Comerciante. Mamá de tres.

Alejandro Korn, Buenos Aires, Argentina.
Instagram: @sabri.s11

Estoy por cumplir cuarenta años, no sé cómo empezar a contar la cantidad de certezas que hay en mi vida. Hoy logro escucharme a mí misma como nunca.

Nací en 1985, mi aniversario de estar sobre este planeta será el 11 de noviembre. Siempre disfruté cumplir años, una fecha que siento mágica: 11 del 11, amo el número 11.

Puedo recordar todos mis cumpleaños desde mis cuatro años. Algunos detalles específicos, muchos llegan por una foto guardada, pero otros son más intensos como fichas de un rompecabezas de mi identidad, personalidad y visión de mis ojos sobre el mundo, sobre mis propios vínculos y manera de brindarme a otros.

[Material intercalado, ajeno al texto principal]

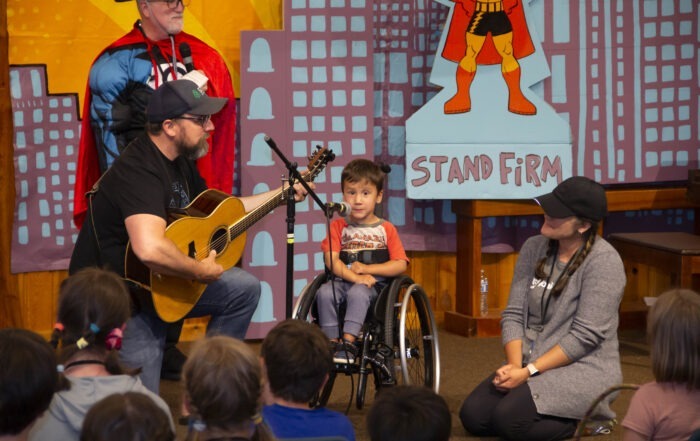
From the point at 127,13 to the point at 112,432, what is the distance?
11.5 feet

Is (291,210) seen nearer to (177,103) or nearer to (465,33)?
(177,103)

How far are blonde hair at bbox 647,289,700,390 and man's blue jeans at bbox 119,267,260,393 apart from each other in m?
1.84

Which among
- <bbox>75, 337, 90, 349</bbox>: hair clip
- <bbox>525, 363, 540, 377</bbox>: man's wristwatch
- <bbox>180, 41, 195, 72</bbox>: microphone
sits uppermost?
<bbox>180, 41, 195, 72</bbox>: microphone

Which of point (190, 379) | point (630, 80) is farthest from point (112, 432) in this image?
point (630, 80)

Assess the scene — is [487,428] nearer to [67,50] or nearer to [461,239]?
[461,239]

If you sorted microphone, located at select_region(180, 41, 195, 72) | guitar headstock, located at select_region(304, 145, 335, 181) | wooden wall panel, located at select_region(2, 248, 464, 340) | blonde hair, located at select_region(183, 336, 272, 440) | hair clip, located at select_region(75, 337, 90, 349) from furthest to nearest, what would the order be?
1. wooden wall panel, located at select_region(2, 248, 464, 340)
2. microphone, located at select_region(180, 41, 195, 72)
3. guitar headstock, located at select_region(304, 145, 335, 181)
4. hair clip, located at select_region(75, 337, 90, 349)
5. blonde hair, located at select_region(183, 336, 272, 440)

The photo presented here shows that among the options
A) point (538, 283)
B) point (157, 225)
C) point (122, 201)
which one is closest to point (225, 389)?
point (157, 225)

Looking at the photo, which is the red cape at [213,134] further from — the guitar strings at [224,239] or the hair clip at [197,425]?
the hair clip at [197,425]

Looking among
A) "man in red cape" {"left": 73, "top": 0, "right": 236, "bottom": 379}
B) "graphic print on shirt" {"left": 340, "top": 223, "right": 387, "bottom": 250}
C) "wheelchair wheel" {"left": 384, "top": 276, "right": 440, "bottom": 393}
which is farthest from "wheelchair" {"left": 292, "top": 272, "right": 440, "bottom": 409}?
"man in red cape" {"left": 73, "top": 0, "right": 236, "bottom": 379}

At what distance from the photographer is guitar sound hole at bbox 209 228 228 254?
13.2 feet

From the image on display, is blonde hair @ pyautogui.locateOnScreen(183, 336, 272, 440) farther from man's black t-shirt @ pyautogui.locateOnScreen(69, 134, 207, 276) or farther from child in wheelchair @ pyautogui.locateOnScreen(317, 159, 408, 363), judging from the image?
child in wheelchair @ pyautogui.locateOnScreen(317, 159, 408, 363)

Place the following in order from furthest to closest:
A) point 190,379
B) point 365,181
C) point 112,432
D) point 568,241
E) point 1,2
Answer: point 1,2 < point 365,181 < point 568,241 < point 190,379 < point 112,432

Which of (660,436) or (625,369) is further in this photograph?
(625,369)

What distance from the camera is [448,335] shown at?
5.55 m
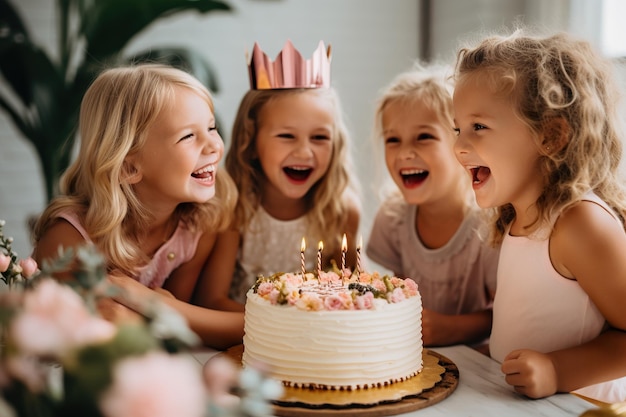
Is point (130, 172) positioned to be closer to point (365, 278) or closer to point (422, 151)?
point (365, 278)

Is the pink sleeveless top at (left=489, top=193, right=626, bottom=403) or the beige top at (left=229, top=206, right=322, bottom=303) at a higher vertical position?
the pink sleeveless top at (left=489, top=193, right=626, bottom=403)

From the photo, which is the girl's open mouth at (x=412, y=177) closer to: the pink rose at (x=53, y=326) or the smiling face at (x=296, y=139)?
the smiling face at (x=296, y=139)

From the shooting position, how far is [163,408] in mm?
568

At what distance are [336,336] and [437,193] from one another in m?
0.98

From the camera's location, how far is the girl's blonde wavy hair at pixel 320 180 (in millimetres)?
2266

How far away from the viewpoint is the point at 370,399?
4.06 ft

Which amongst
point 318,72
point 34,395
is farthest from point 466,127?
point 34,395

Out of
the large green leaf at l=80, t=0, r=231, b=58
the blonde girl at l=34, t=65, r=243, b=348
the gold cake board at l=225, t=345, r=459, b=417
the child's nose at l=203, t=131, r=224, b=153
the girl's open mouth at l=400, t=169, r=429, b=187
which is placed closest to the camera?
the gold cake board at l=225, t=345, r=459, b=417

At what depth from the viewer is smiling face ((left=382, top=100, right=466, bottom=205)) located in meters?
2.12

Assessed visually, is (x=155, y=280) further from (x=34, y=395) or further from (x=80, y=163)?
(x=34, y=395)

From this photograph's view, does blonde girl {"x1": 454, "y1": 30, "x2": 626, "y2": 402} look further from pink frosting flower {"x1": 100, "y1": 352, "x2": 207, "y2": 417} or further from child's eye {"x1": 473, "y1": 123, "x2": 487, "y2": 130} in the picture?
pink frosting flower {"x1": 100, "y1": 352, "x2": 207, "y2": 417}

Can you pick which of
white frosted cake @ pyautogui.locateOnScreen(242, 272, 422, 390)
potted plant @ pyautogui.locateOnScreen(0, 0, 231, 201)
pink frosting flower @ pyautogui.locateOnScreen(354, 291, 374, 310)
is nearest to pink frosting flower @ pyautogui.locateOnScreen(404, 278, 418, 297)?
white frosted cake @ pyautogui.locateOnScreen(242, 272, 422, 390)

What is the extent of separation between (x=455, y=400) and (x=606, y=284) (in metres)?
0.39

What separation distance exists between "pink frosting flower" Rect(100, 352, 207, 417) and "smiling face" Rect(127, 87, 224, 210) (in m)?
1.27
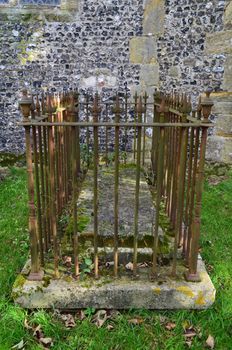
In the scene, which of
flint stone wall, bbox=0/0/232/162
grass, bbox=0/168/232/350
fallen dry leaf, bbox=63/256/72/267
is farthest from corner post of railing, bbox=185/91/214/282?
flint stone wall, bbox=0/0/232/162

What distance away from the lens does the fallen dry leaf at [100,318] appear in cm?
251

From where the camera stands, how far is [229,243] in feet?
12.1

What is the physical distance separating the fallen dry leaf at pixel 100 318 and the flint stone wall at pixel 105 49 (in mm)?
4523

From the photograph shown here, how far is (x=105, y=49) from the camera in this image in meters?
6.64

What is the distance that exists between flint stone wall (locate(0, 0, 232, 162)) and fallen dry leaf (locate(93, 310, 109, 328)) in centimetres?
452

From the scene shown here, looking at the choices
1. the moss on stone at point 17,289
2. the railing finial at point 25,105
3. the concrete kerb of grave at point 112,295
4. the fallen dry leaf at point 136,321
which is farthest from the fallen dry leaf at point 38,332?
the railing finial at point 25,105

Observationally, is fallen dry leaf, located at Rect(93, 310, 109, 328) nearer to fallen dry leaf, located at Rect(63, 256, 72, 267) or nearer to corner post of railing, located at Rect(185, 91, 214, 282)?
fallen dry leaf, located at Rect(63, 256, 72, 267)

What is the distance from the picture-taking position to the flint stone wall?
6117mm

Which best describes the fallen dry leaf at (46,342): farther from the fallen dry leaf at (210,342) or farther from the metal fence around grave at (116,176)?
the fallen dry leaf at (210,342)

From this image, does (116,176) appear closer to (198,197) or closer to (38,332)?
(198,197)

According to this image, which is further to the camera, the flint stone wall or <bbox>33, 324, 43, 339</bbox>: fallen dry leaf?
the flint stone wall

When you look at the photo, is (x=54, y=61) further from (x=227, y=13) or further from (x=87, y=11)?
(x=227, y=13)

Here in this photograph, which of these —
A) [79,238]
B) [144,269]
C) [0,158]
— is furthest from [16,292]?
[0,158]

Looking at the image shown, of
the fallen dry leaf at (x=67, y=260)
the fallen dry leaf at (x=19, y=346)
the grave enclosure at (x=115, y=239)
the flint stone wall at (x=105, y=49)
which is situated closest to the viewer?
the fallen dry leaf at (x=19, y=346)
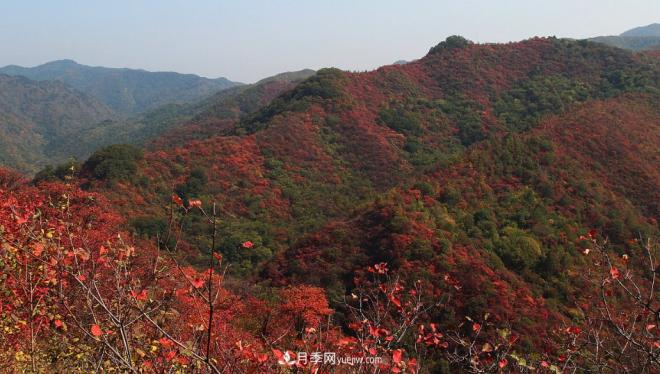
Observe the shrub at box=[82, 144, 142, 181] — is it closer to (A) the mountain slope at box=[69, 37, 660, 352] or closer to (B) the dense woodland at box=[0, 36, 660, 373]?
(B) the dense woodland at box=[0, 36, 660, 373]

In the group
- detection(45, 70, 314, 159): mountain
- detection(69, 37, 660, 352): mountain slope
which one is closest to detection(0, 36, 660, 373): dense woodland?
detection(69, 37, 660, 352): mountain slope

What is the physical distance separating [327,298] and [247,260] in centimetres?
1501

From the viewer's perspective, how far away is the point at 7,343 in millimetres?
9430

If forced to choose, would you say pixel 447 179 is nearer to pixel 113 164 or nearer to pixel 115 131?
pixel 113 164

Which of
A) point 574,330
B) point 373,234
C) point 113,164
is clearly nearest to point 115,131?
point 113,164

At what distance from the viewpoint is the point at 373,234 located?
2800 centimetres

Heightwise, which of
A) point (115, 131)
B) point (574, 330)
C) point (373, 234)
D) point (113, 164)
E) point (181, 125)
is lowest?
point (373, 234)

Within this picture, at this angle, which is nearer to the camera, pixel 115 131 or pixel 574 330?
pixel 574 330

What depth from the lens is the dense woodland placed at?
577cm

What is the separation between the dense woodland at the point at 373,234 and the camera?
5.77 metres

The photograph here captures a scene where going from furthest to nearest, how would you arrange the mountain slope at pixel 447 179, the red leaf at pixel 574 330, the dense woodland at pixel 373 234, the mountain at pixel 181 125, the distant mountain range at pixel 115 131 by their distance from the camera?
the distant mountain range at pixel 115 131 < the mountain at pixel 181 125 < the mountain slope at pixel 447 179 < the red leaf at pixel 574 330 < the dense woodland at pixel 373 234

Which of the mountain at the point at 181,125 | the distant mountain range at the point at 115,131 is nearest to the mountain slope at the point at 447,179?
the mountain at the point at 181,125

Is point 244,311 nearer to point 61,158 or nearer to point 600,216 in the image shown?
point 600,216

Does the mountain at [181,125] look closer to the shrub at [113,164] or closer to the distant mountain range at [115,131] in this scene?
the distant mountain range at [115,131]
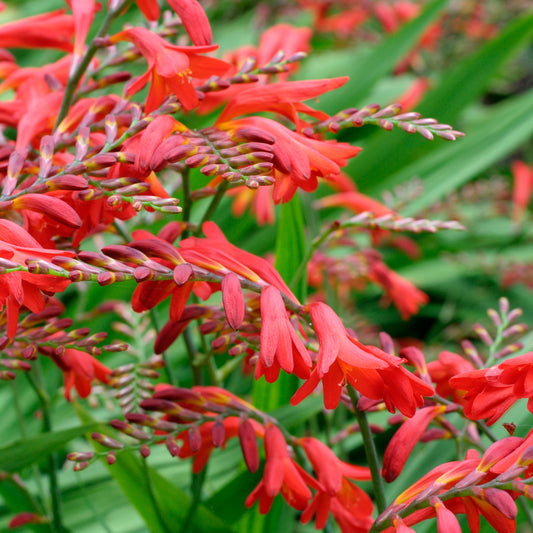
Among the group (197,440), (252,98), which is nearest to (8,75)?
(252,98)

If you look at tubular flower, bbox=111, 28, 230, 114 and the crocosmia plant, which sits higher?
tubular flower, bbox=111, 28, 230, 114

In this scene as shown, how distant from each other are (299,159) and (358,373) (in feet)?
0.51

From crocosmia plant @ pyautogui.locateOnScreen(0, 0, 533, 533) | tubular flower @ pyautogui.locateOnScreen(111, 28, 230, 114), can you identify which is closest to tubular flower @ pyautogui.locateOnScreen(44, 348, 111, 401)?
crocosmia plant @ pyautogui.locateOnScreen(0, 0, 533, 533)

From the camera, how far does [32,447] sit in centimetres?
58

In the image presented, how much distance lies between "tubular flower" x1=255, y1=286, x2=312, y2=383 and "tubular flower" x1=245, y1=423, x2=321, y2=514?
0.35 ft

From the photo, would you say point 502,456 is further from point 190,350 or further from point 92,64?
point 92,64

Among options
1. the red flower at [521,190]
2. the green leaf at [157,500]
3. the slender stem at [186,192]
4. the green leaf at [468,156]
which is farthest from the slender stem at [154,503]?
the red flower at [521,190]

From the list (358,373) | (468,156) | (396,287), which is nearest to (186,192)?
(358,373)

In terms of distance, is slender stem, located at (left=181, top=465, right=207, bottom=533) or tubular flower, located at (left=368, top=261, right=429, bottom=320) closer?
slender stem, located at (left=181, top=465, right=207, bottom=533)

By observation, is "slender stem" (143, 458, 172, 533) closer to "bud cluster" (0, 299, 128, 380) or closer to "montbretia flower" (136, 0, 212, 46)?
"bud cluster" (0, 299, 128, 380)

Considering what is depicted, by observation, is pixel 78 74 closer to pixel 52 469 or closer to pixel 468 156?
pixel 52 469

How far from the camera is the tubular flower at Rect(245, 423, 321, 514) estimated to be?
1.62ft

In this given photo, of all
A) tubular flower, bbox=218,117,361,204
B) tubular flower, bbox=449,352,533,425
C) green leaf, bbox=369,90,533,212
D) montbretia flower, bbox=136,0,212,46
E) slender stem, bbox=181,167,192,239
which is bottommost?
green leaf, bbox=369,90,533,212

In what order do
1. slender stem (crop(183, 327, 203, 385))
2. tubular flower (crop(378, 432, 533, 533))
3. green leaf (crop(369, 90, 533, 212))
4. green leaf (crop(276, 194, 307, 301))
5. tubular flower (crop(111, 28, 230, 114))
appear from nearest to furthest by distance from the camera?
tubular flower (crop(378, 432, 533, 533))
tubular flower (crop(111, 28, 230, 114))
slender stem (crop(183, 327, 203, 385))
green leaf (crop(276, 194, 307, 301))
green leaf (crop(369, 90, 533, 212))
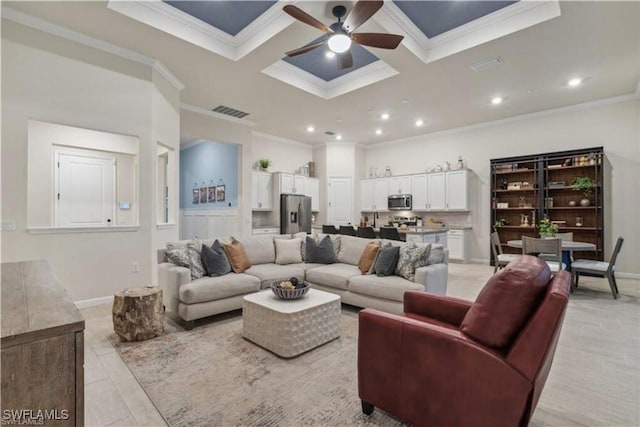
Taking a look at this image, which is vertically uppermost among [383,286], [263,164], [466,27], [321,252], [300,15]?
[466,27]

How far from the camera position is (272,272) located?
3932 millimetres

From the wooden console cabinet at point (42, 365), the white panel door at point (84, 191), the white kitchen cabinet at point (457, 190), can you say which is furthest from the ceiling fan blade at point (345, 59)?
the white kitchen cabinet at point (457, 190)

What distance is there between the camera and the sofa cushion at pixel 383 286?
3250 mm

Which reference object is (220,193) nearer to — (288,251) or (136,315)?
(288,251)

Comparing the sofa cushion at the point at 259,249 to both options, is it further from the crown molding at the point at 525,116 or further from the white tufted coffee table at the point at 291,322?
the crown molding at the point at 525,116

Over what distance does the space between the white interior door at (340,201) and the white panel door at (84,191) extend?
17.7ft

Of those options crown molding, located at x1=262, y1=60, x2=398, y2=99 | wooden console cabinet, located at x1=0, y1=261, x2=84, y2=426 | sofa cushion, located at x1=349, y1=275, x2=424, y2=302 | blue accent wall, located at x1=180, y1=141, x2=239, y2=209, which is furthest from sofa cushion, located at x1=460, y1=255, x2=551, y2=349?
blue accent wall, located at x1=180, y1=141, x2=239, y2=209

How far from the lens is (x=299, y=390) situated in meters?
2.09

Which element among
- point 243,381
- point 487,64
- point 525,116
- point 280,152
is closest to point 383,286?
point 243,381

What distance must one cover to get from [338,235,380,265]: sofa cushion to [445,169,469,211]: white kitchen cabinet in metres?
4.06

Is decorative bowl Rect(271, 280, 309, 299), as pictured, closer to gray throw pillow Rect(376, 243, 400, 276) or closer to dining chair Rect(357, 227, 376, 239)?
gray throw pillow Rect(376, 243, 400, 276)

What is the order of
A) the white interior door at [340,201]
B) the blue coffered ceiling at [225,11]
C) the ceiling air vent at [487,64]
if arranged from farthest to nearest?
the white interior door at [340,201], the ceiling air vent at [487,64], the blue coffered ceiling at [225,11]

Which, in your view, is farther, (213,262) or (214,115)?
(214,115)

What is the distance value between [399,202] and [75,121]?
6.96 meters
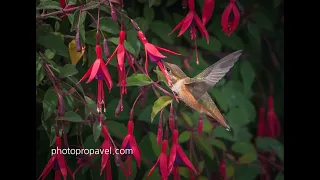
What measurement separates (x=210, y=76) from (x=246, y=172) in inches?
12.7

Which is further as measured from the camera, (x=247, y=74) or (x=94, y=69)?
(x=247, y=74)

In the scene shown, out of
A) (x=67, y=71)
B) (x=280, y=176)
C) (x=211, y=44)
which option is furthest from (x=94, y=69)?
(x=280, y=176)

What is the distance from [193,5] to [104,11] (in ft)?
0.78

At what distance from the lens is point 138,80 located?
1365mm

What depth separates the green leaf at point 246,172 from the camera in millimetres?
1442

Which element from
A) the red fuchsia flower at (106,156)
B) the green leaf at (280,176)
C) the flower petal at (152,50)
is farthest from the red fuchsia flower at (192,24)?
the green leaf at (280,176)

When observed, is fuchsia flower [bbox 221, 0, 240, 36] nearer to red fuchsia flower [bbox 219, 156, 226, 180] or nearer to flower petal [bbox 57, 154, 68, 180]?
red fuchsia flower [bbox 219, 156, 226, 180]

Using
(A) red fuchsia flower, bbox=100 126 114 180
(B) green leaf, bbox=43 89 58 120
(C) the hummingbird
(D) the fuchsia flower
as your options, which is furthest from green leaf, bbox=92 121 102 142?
(D) the fuchsia flower

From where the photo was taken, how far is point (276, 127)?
1425mm

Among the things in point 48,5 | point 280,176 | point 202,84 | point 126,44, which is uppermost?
point 48,5

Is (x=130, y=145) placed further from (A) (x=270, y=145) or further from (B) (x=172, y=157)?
(A) (x=270, y=145)

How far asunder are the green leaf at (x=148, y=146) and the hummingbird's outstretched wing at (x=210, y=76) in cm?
18

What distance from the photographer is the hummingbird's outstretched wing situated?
4.23 feet

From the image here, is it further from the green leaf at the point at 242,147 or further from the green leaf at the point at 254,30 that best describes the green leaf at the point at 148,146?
the green leaf at the point at 254,30
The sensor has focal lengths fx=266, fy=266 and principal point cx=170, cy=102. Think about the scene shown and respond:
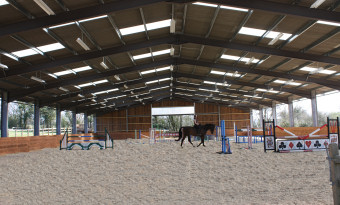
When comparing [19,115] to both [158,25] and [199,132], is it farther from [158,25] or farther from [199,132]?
[158,25]

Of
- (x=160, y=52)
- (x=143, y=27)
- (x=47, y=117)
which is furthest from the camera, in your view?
(x=47, y=117)

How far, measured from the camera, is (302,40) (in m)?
12.6

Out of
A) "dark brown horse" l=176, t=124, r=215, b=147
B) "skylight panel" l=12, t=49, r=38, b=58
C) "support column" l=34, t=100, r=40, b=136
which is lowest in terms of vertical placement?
"dark brown horse" l=176, t=124, r=215, b=147

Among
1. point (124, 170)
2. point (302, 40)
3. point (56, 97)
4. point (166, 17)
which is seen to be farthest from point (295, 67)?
point (56, 97)

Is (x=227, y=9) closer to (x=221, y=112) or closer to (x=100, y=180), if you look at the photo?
(x=100, y=180)

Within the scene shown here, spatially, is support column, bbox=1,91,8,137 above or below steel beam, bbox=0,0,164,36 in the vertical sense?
below

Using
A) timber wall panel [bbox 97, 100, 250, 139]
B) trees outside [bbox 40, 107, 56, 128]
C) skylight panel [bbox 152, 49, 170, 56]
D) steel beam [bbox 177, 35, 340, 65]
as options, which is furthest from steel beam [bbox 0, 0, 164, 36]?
trees outside [bbox 40, 107, 56, 128]

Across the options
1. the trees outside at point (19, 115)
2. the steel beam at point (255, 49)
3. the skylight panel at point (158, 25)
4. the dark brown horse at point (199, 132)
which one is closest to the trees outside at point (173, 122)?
the trees outside at point (19, 115)

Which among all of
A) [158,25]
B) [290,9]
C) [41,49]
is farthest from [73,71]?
[290,9]

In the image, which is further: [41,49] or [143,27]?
[41,49]

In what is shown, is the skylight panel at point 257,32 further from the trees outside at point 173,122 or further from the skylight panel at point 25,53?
the trees outside at point 173,122

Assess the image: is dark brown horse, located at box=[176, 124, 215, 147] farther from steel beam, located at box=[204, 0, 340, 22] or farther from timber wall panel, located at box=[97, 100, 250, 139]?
timber wall panel, located at box=[97, 100, 250, 139]

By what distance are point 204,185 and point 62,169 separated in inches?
193

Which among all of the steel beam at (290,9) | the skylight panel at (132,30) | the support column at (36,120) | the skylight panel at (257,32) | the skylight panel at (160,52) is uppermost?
the skylight panel at (160,52)
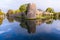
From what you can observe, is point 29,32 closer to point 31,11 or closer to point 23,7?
point 31,11

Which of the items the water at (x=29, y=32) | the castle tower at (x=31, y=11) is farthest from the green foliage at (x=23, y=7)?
the water at (x=29, y=32)

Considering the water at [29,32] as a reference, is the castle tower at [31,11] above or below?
above

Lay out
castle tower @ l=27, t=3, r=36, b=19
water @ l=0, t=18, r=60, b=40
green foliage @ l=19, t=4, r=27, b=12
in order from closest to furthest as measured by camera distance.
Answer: water @ l=0, t=18, r=60, b=40, castle tower @ l=27, t=3, r=36, b=19, green foliage @ l=19, t=4, r=27, b=12

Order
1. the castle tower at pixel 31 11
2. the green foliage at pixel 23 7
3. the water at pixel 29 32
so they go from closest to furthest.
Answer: the water at pixel 29 32
the castle tower at pixel 31 11
the green foliage at pixel 23 7

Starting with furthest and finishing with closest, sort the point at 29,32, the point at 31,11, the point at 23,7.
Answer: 1. the point at 23,7
2. the point at 31,11
3. the point at 29,32

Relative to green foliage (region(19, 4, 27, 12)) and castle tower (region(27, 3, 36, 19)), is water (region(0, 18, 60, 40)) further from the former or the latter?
green foliage (region(19, 4, 27, 12))

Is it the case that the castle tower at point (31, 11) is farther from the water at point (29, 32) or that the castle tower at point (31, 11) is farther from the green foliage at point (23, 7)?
the water at point (29, 32)

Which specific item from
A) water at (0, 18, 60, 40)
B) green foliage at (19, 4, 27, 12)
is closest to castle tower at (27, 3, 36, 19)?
green foliage at (19, 4, 27, 12)

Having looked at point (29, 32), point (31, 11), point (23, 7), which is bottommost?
point (29, 32)

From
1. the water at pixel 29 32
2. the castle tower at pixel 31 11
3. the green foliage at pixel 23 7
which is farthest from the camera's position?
the green foliage at pixel 23 7

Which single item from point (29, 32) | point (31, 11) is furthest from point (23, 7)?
point (29, 32)

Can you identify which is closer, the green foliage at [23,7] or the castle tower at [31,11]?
the castle tower at [31,11]

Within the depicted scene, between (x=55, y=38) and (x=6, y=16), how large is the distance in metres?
11.5

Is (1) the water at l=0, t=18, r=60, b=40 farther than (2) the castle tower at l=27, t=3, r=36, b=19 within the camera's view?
No
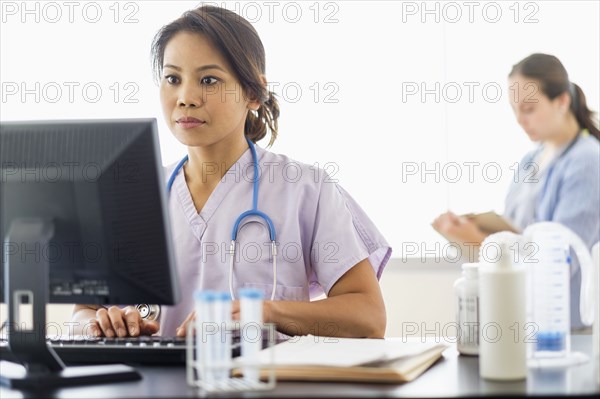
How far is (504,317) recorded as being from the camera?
1123 millimetres

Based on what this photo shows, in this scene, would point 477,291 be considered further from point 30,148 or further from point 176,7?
point 176,7

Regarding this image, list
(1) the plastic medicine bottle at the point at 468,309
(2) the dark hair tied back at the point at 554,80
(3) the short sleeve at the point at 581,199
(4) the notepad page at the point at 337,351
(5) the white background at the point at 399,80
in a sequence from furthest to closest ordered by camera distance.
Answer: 1. (5) the white background at the point at 399,80
2. (2) the dark hair tied back at the point at 554,80
3. (3) the short sleeve at the point at 581,199
4. (1) the plastic medicine bottle at the point at 468,309
5. (4) the notepad page at the point at 337,351

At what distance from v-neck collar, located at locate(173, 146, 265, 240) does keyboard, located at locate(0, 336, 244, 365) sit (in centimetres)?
41

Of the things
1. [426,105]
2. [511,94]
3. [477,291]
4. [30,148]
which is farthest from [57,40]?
[477,291]

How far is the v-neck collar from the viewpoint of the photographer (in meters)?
1.78

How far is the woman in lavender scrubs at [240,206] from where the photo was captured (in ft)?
5.73

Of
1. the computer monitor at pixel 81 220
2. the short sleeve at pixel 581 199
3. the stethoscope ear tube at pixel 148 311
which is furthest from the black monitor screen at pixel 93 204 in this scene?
the short sleeve at pixel 581 199

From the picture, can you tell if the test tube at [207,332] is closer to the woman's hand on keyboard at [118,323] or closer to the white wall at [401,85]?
the woman's hand on keyboard at [118,323]

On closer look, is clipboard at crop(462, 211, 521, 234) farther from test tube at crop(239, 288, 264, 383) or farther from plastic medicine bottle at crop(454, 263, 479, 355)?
test tube at crop(239, 288, 264, 383)

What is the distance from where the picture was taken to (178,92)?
1808 mm

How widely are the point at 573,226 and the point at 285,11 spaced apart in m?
1.31

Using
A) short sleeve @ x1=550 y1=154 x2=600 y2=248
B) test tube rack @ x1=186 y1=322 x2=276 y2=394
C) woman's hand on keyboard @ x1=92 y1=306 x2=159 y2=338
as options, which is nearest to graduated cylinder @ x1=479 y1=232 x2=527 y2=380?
test tube rack @ x1=186 y1=322 x2=276 y2=394

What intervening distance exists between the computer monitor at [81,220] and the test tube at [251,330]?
6.1 inches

Necesito responder: ¿fui observadora o protagonista?

Soy de las que necesita encontrar respuestas a todo.

Descubro un comienzo, se termina algo que da punto de partida a volver a donde me había quedado.

Se me ocurre llamarlo: Elegirme a los cuarenta.

 

Por relaciones de pareja, familiares, amistades durante mi adolescencia y años más jóvenes, me he dejado en último lugar y olvidé la escritura. Quiero volver y recordar de qué cosas estoy hecha, expresar todo lo que soy.

He sido una persona que se adapta. Adaptable a situaciones elegidas o no, pero hoy no entro en moldes ajenos.

Quiero mi propio molde con mis propias adaptaciones.

Fui muy simpática, empática y servicial. Siempre disponible.

Soy simpática por naturaleza, la empatía la regularía y mis actos de servicio a familia, comunidad, amigos, casi que los abandonaría, sin embargo, es mi esencia, la que me hace ser quien soy, pero sin dejar de lado mi sueño de escribir.

Escribir es una forma de parar el tiempo, parar el mundo para darme tiempo a mí.

Elegirme a los cuarenta es entender que no se trata de tener razón o de agradar, sí de ser más yo misma. No demostrar externamente, pero sí internamente. Ir por lo que soy.

Los cuarenta llegan develando algunas sombras: una de ellas, la mala administración del tiempo, hay algo que me lleva a querer tomar el control de muchas cosas, se da en automático. Se basa en pensar muchos temas en un tiempo corto, pasearlos en mi mente, seguido de una parálisis por análisis excesivo que me domina. Resultado: frustración y culpa.

Escribir me ordena y clarifica esas exigencias que solo viven en mi cabeza o “saltan como monos locos”, una expresión de mi psicóloga. 

Escribo y se aquietan. 

Empezó a haber silencio donde antes había ruido y puedo sentir la acción.

Durante mucho tiempo, vivir fue sinónimo de adaptarme: a los demás, a las expectativas, a lo que parecía correcto o admirable. Agotador. 

Aprendí, desde temprano, a complacer, a encajar, a disfrazar las ganas propias con los deseos ajenos. Trabajé para cumplir, amé para no estar sola, dije sí para que me aplaudan. ¿Fui lo que los otros querían? La hija obediente, la pareja estable, una buena madre, la profesional exitosa. Sin embargo, ¿quién soy yo cuando nadie me está mirando?

A los cuarenta, esta pregunta se instaló como un susurro constante. Entiendo que tuve la suerte de haber vivido lo suficiente para darme cuenta que elegirme no es un acto de egoísmo, sino de responsabilidad. Es, en realidad, un modo profundo de no mentirme más.

 ¿Si me elijo, puedo perder? Quiero dejar atrás lo que ya no vibra conmigo, aunque haya sido valioso. Renuncio a máscaras, a vínculos, incluso a ciertas versiones mías que ya cumplieron su ciclo. Es un reencuentro: con lo que amo de niña, con lo que dejé para después, con lo que arde todavía en mi corazón y puedo imaginarlo.

Después de tomar notas sueltas, dejando fluir mis ideas, me abro a explorar todo lo que sí soy y me siento libre.